We have previously shown that induction of HO-1 expression or liver-directed HO-1 gene therapy inhibits stasis in sickle mice exposed to H/R [38, 45]. To determine if HO-1 was mediating the protective effects of Hp and Hpx, we pretreated SS-mice with the HO-1 inhibitor, tin protoporphyrin (SnPP, 40 μmol/kg/day i.p. X 3 d). SnPP inhibited hepatic HO activity in SS-mice infused with Hb + Hp or Hb + Hpx (data not shown). SnPP also reversed the inhibitory effects of Hp and Hpx on Hb-mediated stasis (Fig 4A, blue bars -SnPP and red bars + SnPP). However, pretreatment of SS-mice with SnPP and inhaled CO, an HO reaction product, blocked the negative effects of SnPP (Fig 4A, yellow bars). CO also inhibited stasis in mice treated with SnPP + Hb without Hp or Hpx. Stasis was lower in all mice treated with SnPP + CO compared to mice treated with SnPP without CO. SnPP and CO had similar inhibitory effects on NF-kB activation in the liver (data not shown).

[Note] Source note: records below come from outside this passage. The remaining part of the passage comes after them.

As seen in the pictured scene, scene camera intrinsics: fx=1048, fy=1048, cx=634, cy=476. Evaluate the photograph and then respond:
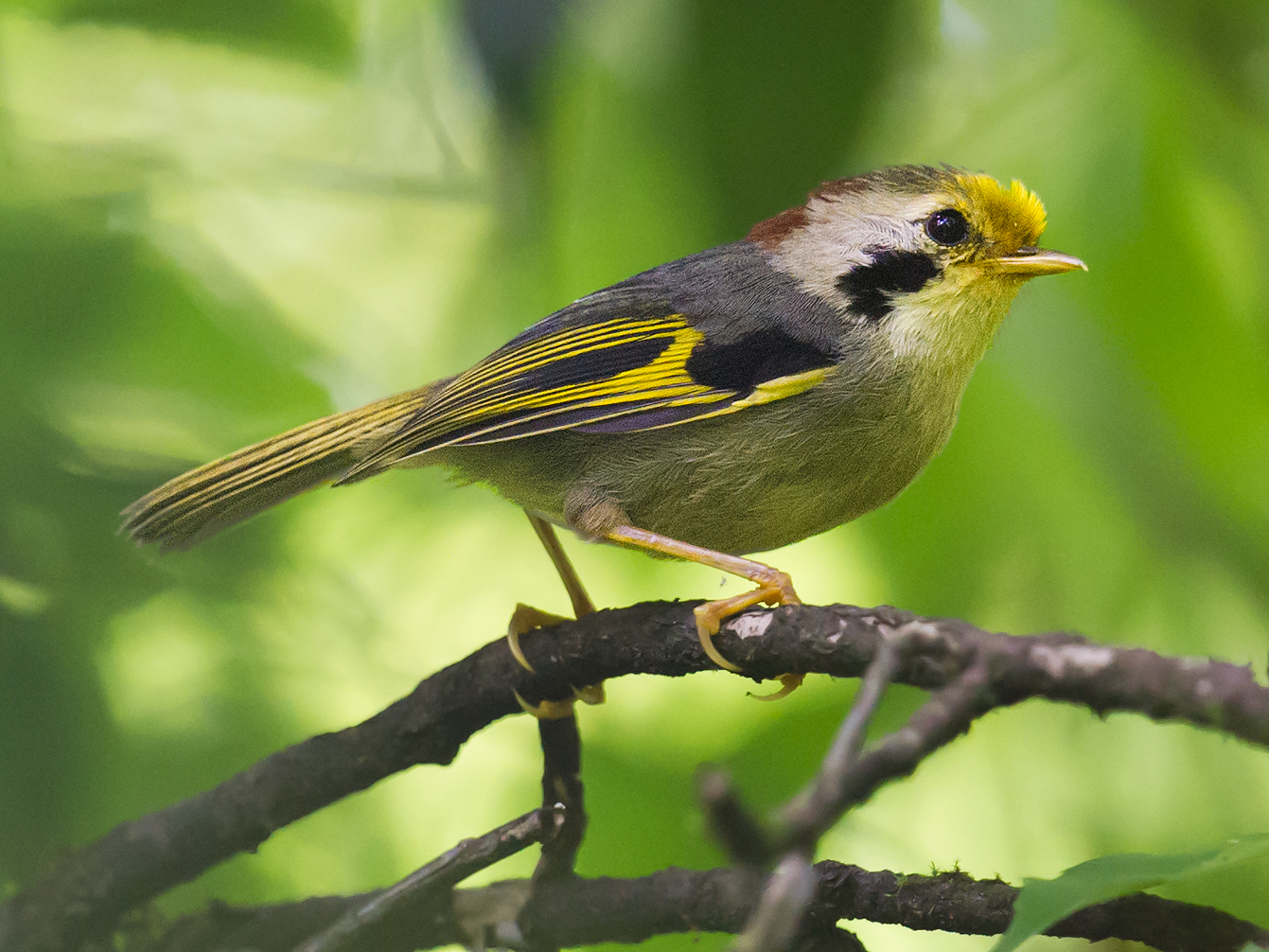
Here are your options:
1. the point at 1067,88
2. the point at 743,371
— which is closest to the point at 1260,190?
the point at 1067,88

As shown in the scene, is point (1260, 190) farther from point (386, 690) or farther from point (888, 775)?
point (386, 690)

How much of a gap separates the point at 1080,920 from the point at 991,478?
1159mm

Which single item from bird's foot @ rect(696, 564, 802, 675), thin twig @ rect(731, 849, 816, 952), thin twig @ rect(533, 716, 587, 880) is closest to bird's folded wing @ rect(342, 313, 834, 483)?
bird's foot @ rect(696, 564, 802, 675)

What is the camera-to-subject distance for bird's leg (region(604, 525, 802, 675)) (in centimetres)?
130

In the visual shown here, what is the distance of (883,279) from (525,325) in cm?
87

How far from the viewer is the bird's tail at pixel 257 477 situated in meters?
1.80

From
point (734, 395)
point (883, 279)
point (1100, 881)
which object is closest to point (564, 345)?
point (734, 395)

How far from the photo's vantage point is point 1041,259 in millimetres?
1679

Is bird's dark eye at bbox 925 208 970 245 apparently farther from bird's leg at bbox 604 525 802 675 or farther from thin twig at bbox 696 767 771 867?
thin twig at bbox 696 767 771 867

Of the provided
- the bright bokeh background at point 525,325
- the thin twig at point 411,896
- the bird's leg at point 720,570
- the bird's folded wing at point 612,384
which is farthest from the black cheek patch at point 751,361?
the thin twig at point 411,896

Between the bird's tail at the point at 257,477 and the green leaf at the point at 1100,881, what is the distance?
4.29ft

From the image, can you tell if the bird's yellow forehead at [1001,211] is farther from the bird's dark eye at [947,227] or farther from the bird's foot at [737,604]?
the bird's foot at [737,604]

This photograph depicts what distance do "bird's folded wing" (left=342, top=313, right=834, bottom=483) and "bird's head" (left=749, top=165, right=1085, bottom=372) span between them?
158 millimetres

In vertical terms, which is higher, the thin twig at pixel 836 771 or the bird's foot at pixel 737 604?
the bird's foot at pixel 737 604
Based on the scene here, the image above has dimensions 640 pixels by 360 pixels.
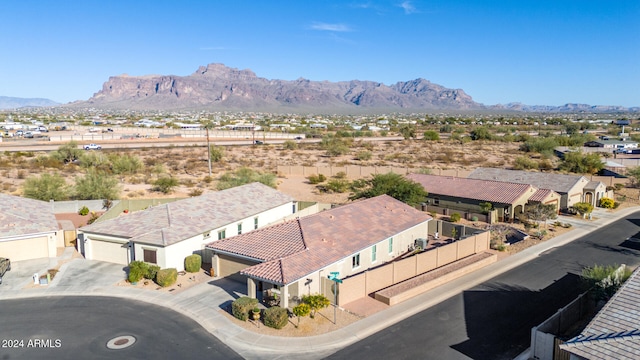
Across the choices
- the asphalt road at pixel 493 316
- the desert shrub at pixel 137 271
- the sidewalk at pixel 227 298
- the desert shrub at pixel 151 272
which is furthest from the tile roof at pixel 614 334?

(A) Three groups of SS-mice (n = 9/group) with implanted dorsal skin-fold chambers were infused with equimolar (1 μmol/kg) Hb (n = 3), Hb + Hp (n = 3), or Hb + Hpx (n = 3). The first group (blue bars) had no pretreatments prior to infusion. The second group (red bars) was pretreated with the HO inhibitor SnPP (40 μmol/kg i.p. X 3 days) prior to infusion. The third group (yellow bars) was pretreated with SnPP and inhaled CO (250 ppm in air X 1h/day X 3 days) prior to infusion. Immediately prior to infusion, 20–24 flowing venules were selected in each mouse. Microvascular stasis was measured in the same venules 1 hour after infusion. Bars represent means ± SD. **P < .01. (B) Human umbilical vein endothelial cells (HUVEC) were incubated ± 80 μM CO-releasing molecule (CORM) 1A or CORM 2 for 30 minutes followed by treatment with 10 μM hemin for 30 minutes. HUVEC treated with 100 μM histamine served as a positive control for Weibel-Palade body P-selectin and VWF expression on the cell surface. Green and red fluorescence denote P-selectin and VWF expression, respectively, on the surface of HUVEC. The blue fluorescence denotes nuclei. Magnification is 60X. White bars in images represent 10 μm.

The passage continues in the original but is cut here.